Time limits for injury claims after 3 years

The standard rule is you should start a court claim within 3 years of the date you should have realised you had an injury caused by someone else.

This case is an example of how the courts show discretion outside these limits when there is a good reason to do so.

The claimant worked for the defendant between 1975 to 1995. He said he was first aware of a hearing problem in late 2004 when he noticed a “fuzzing” in his right ear. He went to his GP. Court proceedings were issued in November 2006.

The defendants quoted from his GP records. They said there was a letter from their occupational health service in September 1995 which told the GP that a recent audiogram at work had suggested noise damage to his hearing. As he had left the company in June 1995, they said they had not had the opportunity to discuss this with him and suggested that the GP do so.
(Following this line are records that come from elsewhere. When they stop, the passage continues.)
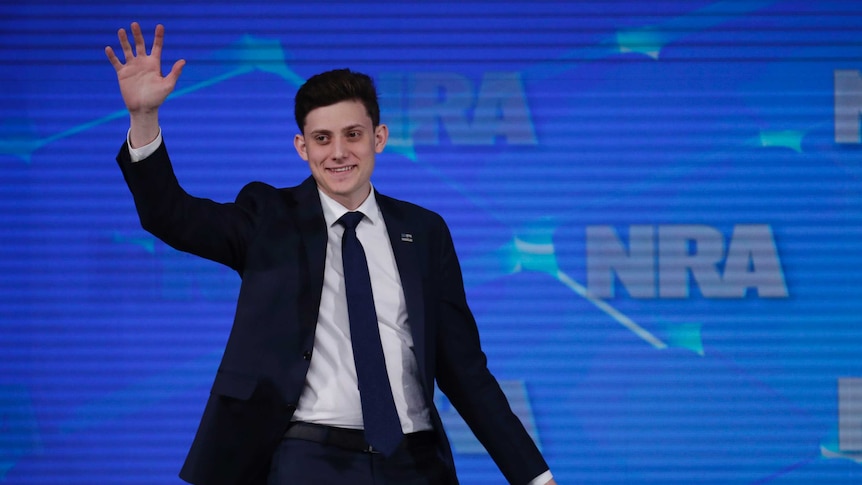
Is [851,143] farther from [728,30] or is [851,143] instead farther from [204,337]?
[204,337]

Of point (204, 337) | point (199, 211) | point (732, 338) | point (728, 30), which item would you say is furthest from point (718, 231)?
point (199, 211)

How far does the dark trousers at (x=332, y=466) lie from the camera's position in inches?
86.1

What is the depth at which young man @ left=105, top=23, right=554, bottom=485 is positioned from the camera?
215 cm

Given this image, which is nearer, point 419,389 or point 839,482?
point 419,389

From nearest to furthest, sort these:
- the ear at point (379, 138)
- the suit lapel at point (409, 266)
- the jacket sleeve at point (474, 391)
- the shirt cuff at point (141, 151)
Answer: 1. the shirt cuff at point (141, 151)
2. the suit lapel at point (409, 266)
3. the jacket sleeve at point (474, 391)
4. the ear at point (379, 138)

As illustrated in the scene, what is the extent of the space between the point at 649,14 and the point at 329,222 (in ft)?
9.25

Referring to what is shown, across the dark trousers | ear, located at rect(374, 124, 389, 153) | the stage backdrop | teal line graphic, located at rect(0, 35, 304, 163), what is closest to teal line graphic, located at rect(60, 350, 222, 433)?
the stage backdrop

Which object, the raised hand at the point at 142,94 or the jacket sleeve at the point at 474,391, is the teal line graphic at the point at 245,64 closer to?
the jacket sleeve at the point at 474,391

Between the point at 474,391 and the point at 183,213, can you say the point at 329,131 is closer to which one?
the point at 183,213

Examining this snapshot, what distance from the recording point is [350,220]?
7.82 feet

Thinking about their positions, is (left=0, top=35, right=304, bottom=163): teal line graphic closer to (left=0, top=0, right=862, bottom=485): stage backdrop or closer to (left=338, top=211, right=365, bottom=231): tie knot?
(left=0, top=0, right=862, bottom=485): stage backdrop

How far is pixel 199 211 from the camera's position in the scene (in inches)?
85.4

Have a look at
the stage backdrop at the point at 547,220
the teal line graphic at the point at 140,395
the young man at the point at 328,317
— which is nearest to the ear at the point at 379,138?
the young man at the point at 328,317

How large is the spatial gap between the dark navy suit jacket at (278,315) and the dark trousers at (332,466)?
4 centimetres
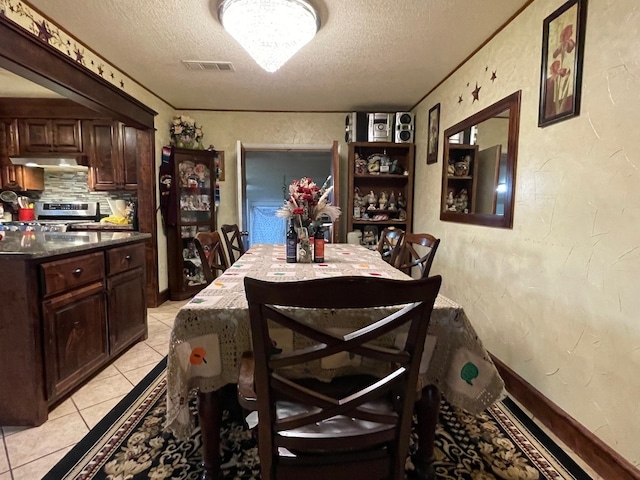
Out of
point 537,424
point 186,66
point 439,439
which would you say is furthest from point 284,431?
point 186,66

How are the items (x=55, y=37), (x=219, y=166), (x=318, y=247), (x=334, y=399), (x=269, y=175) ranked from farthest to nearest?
(x=269, y=175), (x=219, y=166), (x=55, y=37), (x=318, y=247), (x=334, y=399)

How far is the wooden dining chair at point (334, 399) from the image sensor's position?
2.43ft

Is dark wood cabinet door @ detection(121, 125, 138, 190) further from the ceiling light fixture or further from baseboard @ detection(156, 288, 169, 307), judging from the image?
the ceiling light fixture

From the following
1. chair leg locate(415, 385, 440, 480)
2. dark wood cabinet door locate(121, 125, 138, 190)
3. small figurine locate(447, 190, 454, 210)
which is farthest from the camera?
dark wood cabinet door locate(121, 125, 138, 190)

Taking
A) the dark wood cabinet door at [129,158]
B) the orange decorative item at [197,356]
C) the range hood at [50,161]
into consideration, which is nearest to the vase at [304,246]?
the orange decorative item at [197,356]

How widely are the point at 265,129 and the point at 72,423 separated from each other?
3.40m

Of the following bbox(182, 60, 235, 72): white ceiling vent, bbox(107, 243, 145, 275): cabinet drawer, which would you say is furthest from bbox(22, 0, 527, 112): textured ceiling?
bbox(107, 243, 145, 275): cabinet drawer

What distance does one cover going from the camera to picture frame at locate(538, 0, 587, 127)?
4.95ft

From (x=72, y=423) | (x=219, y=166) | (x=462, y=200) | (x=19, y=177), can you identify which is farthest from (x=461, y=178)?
(x=19, y=177)

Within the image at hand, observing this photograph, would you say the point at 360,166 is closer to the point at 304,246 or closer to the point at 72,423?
the point at 304,246

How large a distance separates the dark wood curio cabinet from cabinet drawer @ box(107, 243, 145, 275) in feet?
3.81

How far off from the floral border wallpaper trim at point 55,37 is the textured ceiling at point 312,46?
59 mm

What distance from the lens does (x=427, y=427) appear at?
48.3 inches

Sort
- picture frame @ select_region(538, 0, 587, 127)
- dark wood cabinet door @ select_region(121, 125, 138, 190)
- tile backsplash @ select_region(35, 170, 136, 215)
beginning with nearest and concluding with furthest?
picture frame @ select_region(538, 0, 587, 127) → dark wood cabinet door @ select_region(121, 125, 138, 190) → tile backsplash @ select_region(35, 170, 136, 215)
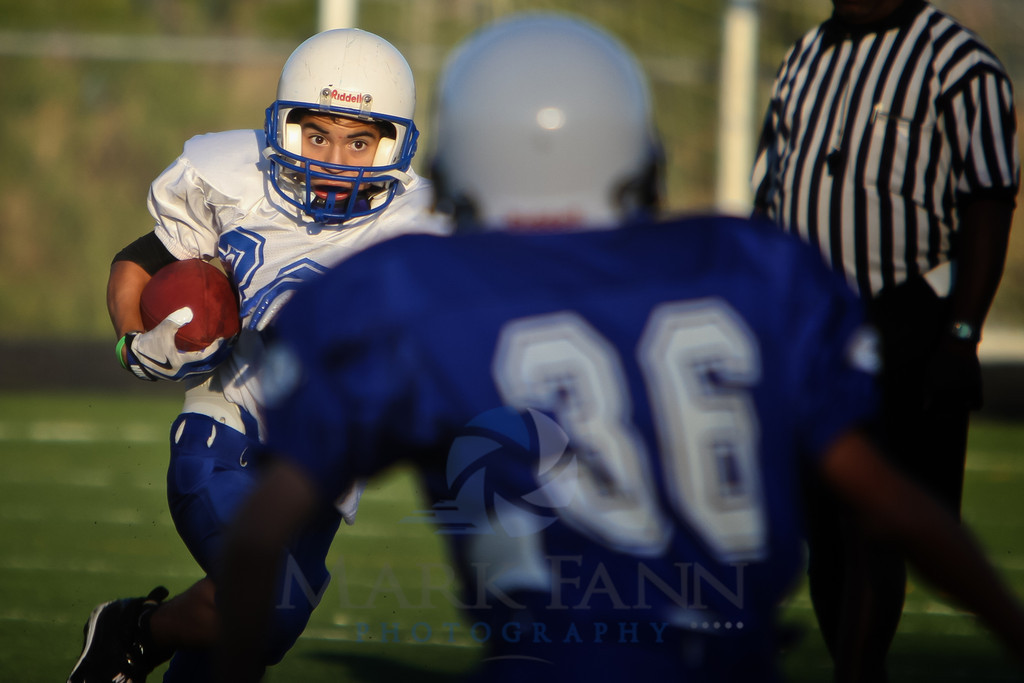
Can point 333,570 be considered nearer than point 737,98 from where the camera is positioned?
Yes

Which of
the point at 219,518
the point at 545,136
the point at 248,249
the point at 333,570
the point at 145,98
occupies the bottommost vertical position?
the point at 333,570

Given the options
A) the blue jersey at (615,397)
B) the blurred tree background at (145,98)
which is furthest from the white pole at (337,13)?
the blue jersey at (615,397)

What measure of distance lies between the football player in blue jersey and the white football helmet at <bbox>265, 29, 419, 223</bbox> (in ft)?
4.55

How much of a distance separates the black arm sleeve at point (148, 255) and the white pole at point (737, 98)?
22.2ft

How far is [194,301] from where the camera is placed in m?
2.36

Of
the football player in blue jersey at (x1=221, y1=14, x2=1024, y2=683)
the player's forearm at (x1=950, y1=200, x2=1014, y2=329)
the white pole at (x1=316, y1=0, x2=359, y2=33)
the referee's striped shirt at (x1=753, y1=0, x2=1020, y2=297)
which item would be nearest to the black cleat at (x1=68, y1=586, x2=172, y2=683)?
the football player in blue jersey at (x1=221, y1=14, x2=1024, y2=683)

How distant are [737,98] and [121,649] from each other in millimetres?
7500

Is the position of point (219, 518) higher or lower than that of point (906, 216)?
lower

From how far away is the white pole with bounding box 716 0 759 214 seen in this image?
8.95 metres

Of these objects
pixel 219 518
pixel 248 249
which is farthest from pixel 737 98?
pixel 219 518

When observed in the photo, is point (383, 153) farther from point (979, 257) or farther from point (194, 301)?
point (979, 257)

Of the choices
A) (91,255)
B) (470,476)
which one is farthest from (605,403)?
(91,255)

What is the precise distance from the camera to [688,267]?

The claimant denied the GP had ever raised the letter with him.

They also quoted a hospital examination in November 1997 after he had been admitted for tonsillitis. This said: “he was previously found to have mild left sensorineural hearing impairment put down to previous factory experience.”

Thirdly, the defendants pointed out that the medical report for the claimant said he had notice hearing problems for “four or five years”. The claimant requested that this be amended to “four to five months”.

1) The Judge accepted that the GP had never raised the letter from 1995 with the claimant.

2) He also accepted that it was unlikely that the hospital attendance in 1997 was a quote from the claimant. He doubted the claimant would use words like “sensorineural”.

3) The Judge also accepted the claimant had not said “four to five years” to the ENT consultant in the claim.

Therefore his knowledge started in 2004 and he was in time.